* Texte du document:
Violences économiques : comment les reconnaître ?

Ma minute finance. – Chaque semaine, Aurore Perrin nous parle argent avec la chronique Ma Minute Finance. Aujourd’hui, elle ne parle pas de « savoir gérer son argent » mais de « pouvoir gérer son argent ». En effet, à l’occasion de la journée internationale de lutte contre les violences économiques, elle revient sur ce phénomène méconnu mais malheureusement très répandu…

Accéder à l’autonomie financière n’est pas une évidence pour tout le monde. Par autonomie financière, je ne parle pas d’être indépendant financier (vivre de ses rendements). Je parle tout simplement d’avoir accès à un compte en banque. De pouvoir disposer de vos revenus. D’avoir le droit de dépenser son argent comme bon vous semble. De pouvoir investir votre argent comme vous l’entendez. Cela vous semble aberrant ? Et pourtant, il y a en France 41 % des femmes qui déclarent avoir subi des violences économiques de ce type. Et 23 % de la part de leur compagnon actuel (1).

Ce chiffre est choquant, et montre qu’en 2023, la question n’est pas toujours de « savoir gérer son argent » mais de « pouvoir gérer son argent ». Et cela concerne les personnes les plus vulnérables. À l’occasion de la journée internationale de lutte contre les violences faites aux femmes, ce 25 novembre, intéressons-nous à ce phénomène trop peu connu : en quoi consiste-t-il, qui concerne-t-il, comment le reconnaître, comment s’en protéger ou en protéger ses proches…

Quelles réalités derrière les violences économiques ?

Les violences économiques conjugales peuvent être définies comme tous comportements visant à contrôler les ressources financières de son/sa partenaire, à limiter son accès à l’argent, à l’emploi ou aux biens et services nécessaires, et à la maintenir économiquement dépendante. Une étude menée en 2022 par Solidarité femmes apporte un premier chiffre sur les violences économiques : 25 % des femmes victimes de violences conjugales sont victimes de violences économiques. Et ces violences sont en augmentation de 6 % en 2021. Cela implique des comportements comme du chantage économique (52 % des situations), non-participation aux charges et contrôle des dépenses (41 %), dépossession des ressources financières (18 %)…  Et, si 12 % des hommes ne considèrent pas le fait de forcer sa conjointe à un rapport sexuel comme un acte de violence, on apprend aussi que 26 % d’entre eux ne pensent pas qu’empêcher une personne d’avoir accès à ses revenus soit une violence conjugale ! Et cette violence n’a pas de qualification juridique, ce qui la rend très difficile à reconnaître.

* Liste des items:
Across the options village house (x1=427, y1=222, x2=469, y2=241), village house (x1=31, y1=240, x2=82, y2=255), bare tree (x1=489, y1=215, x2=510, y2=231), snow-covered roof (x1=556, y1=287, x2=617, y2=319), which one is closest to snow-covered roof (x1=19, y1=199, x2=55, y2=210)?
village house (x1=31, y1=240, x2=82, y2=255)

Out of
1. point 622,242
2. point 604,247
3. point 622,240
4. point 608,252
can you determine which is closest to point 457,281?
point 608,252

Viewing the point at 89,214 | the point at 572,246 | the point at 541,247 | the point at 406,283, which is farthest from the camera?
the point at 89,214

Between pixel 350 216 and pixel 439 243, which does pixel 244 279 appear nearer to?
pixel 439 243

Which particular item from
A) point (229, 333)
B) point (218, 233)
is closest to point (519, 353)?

...

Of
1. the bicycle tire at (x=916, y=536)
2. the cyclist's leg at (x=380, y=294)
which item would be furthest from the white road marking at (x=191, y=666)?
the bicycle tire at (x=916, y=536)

==

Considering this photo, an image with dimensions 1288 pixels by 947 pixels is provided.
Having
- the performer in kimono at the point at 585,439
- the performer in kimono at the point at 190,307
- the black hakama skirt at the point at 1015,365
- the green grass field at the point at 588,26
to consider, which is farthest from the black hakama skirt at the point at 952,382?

* Consigne détaillée: Recopiez fidèlement le passage de l'article sur les violences économiques qui va de « Accéder à l’autonomie » à « compagnon actuel (1). ». Les items sont sans rapport avec l'article sur les violences économiques.

* Solution proposée:
Accéder à l’autonomie financière n’est pas une évidence pour tout le monde. Par autonomie financière, je ne parle pas d’être indépendant financier (vivre de ses rendements). Je parle tout simplement d’avoir accès à un compte en banque. De pouvoir disposer de vos revenus. D’avoir le droit de dépenser son argent comme bon vous semble. De pouvoir investir votre argent comme vous l’entendez. Cela vous semble aberrant ? Et pourtant, il y a en France 41 % des femmes qui déclarent avoir subi des violences économiques de ce type. Et 23 % de la part de leur compagnon actuel (1).